Previous session overview
The euro has ceded the gains it made against the dollar Thursday morning after European Central Bank President Jean-Claude Trichet said excessive currency volatility is negative for the economy and financial stability and that U.S. support for a strong dollar is extremely important.
The comments initially sent the euro to a session high at enabling to reach a high at USD1.4802, its highest level since Sept. 24.
Such rhetoric would normally be expected to quell euro strength against the dollar, but they fell short of expectations Trichet might use stronger language against the euro’s recent strength. That initially prompted a modest relief rally in the common currency.
The Australian dollar has leapt higher once again – rising to a 14-month high at USD0.9051, its highest level since August 2008. It has since retreated slightly to the USD0.9021 area.
The dollar’s earlier slide against the yen took it to a low at JPY88.15, just above the critical JPY88.00 level where options barriers helped trigger a sharp rebound by the dollar Wednesday.
EURGBP stops goes off in the cross under stg0.9170 as cable retains a firm tone just off earlier highs.
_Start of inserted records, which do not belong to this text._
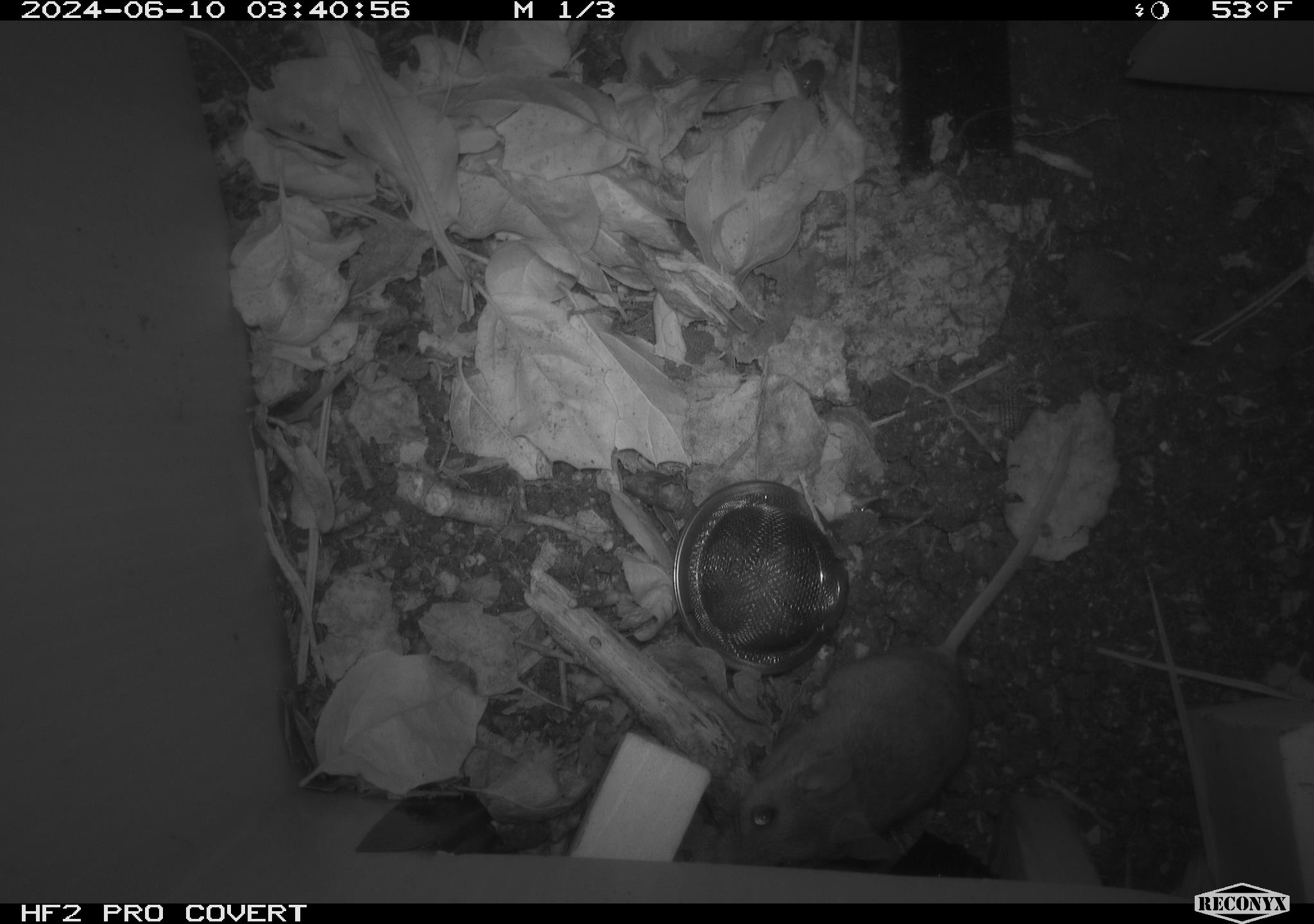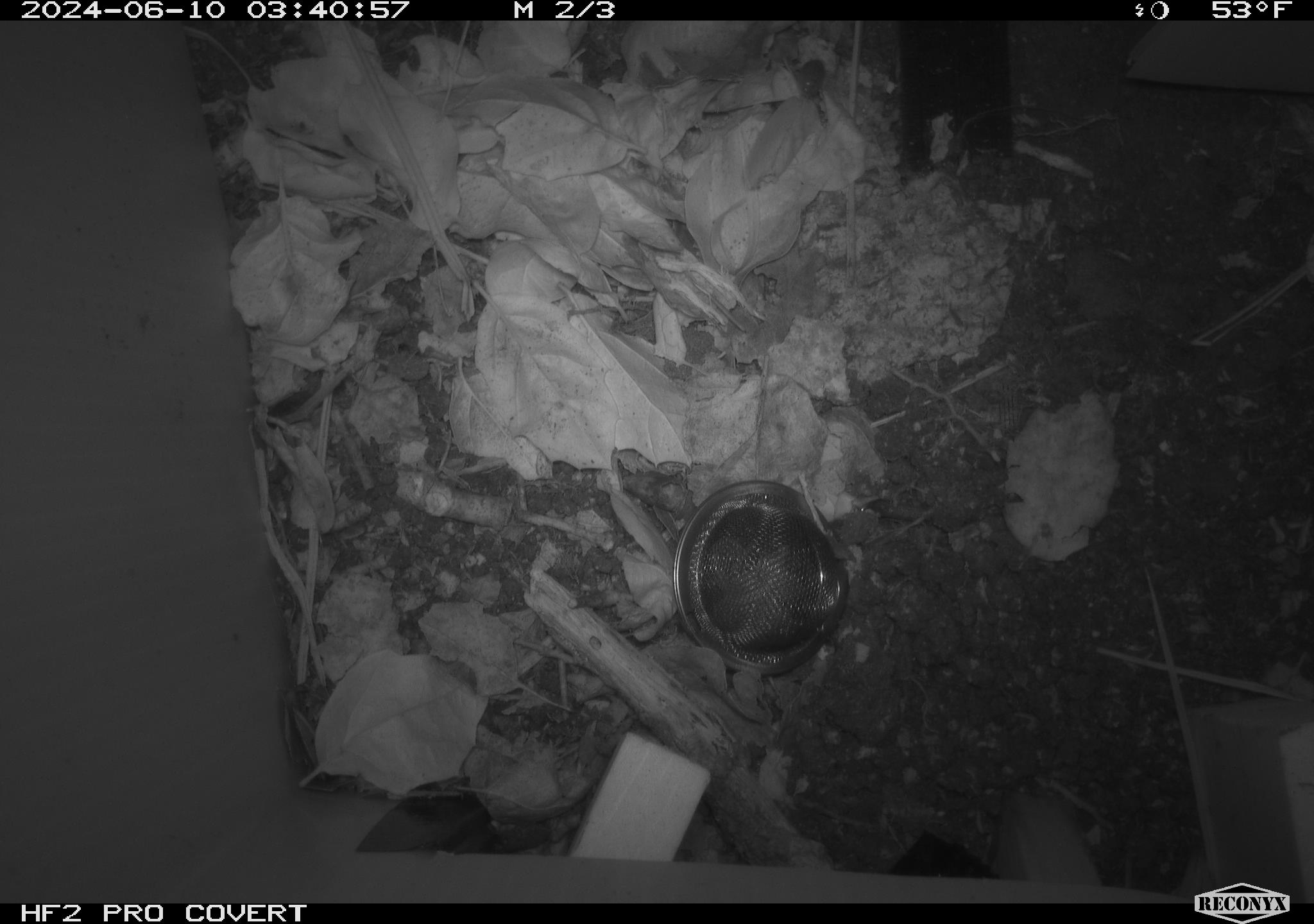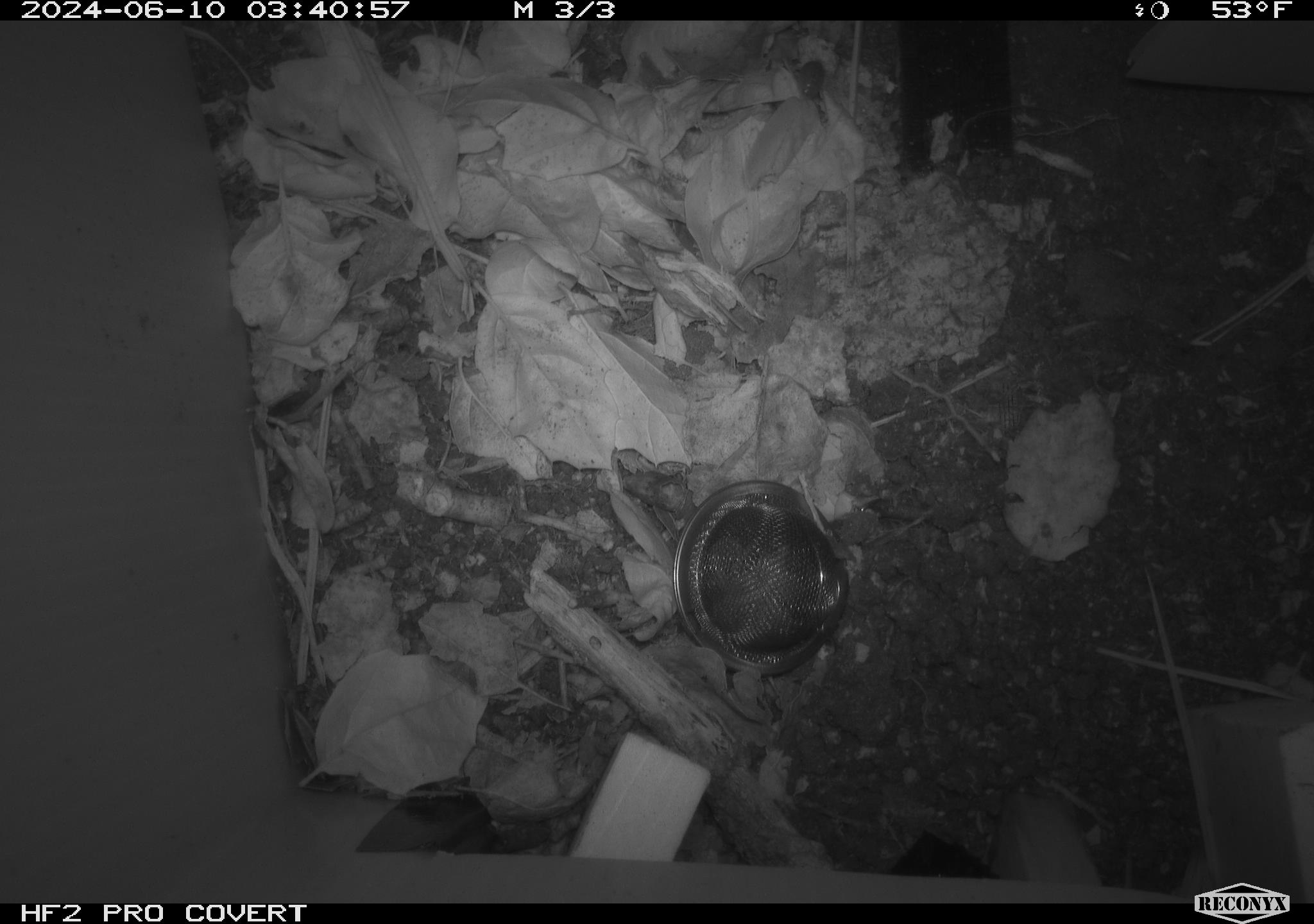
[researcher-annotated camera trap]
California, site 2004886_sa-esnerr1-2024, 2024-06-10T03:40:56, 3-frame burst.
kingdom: Animalia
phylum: Chordata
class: Mammalia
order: Rodentia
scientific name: Rodentia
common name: rodent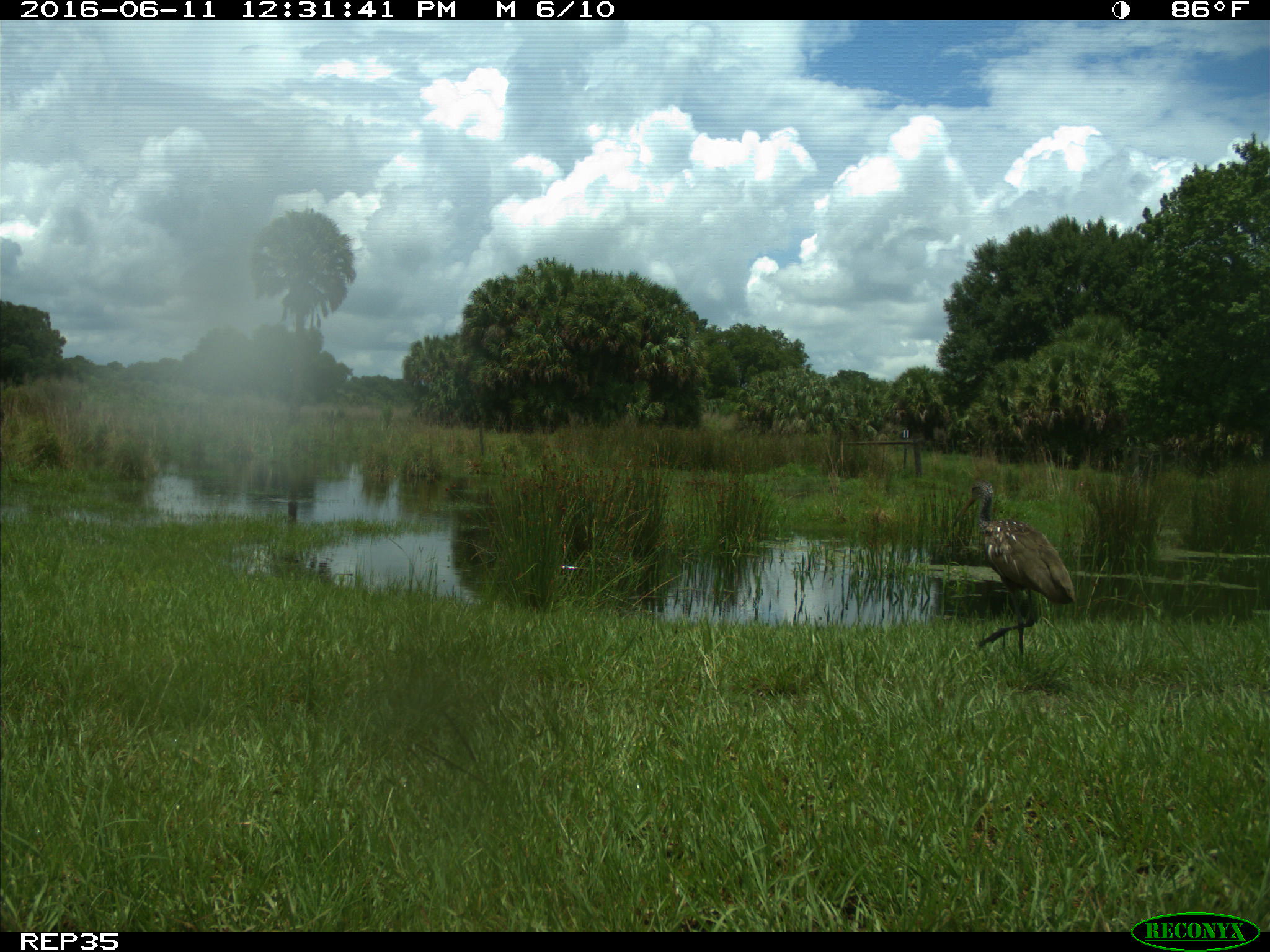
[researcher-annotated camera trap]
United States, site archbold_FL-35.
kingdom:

Technical analysts note the break back below the 5-day moving average at stg0.9190, with the next pocket of demand noted at stg0.9150/40.
EURUSD euro slips as bund yields edge lower on Trichet comments. Light bids seen at USD1.4740 – not much below that until option expiry at USD1.4700.
USDJPY holds mid range with little impetus, so far, to go one way or the other. Bid seen placed near Wed’s lows around JPY88.00, but stops kick in below JPY87.90. Option expiry is below at JPY87.75. Market players will target a return to the double-bottom lows around JPY87.10, if JPY88.00 decisively gives way. On the topside, the pair will need to clear JPY89.00 (option expiry) for upward momentum to mount, traders say.